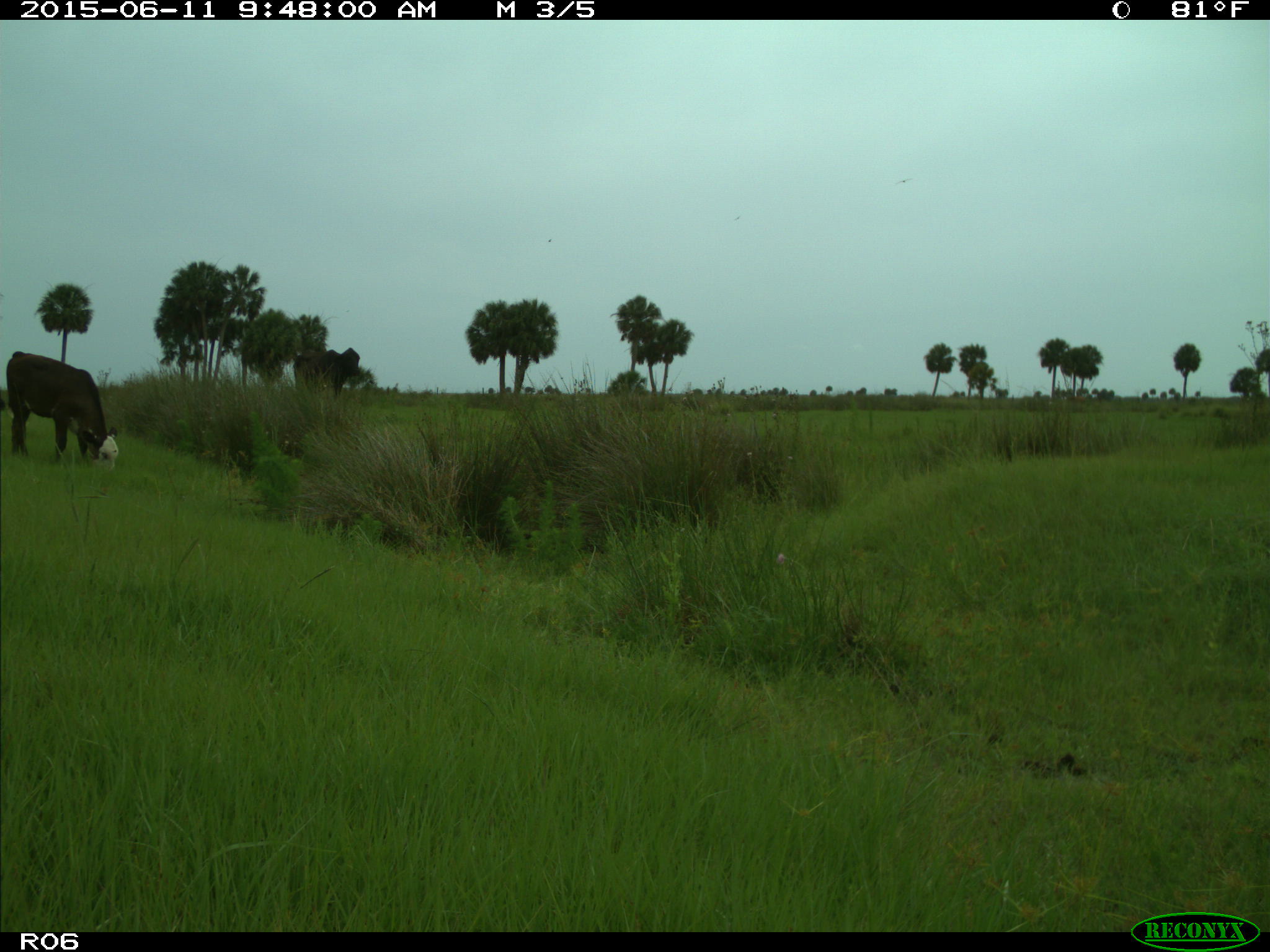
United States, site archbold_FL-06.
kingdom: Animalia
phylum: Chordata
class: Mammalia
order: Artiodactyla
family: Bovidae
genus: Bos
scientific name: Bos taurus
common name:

> TASK OBJECTIVE: Once the pictures are removed, copy the material above exactly.

> THE ANSWER:
United States, site archbold_FL-06.
kingdom: Animalia
phylum: Chordata
class: Mammalia
order: Artiodactyla
family: Bovidae
genus: Bos
scientific name: Bos taurus
common name:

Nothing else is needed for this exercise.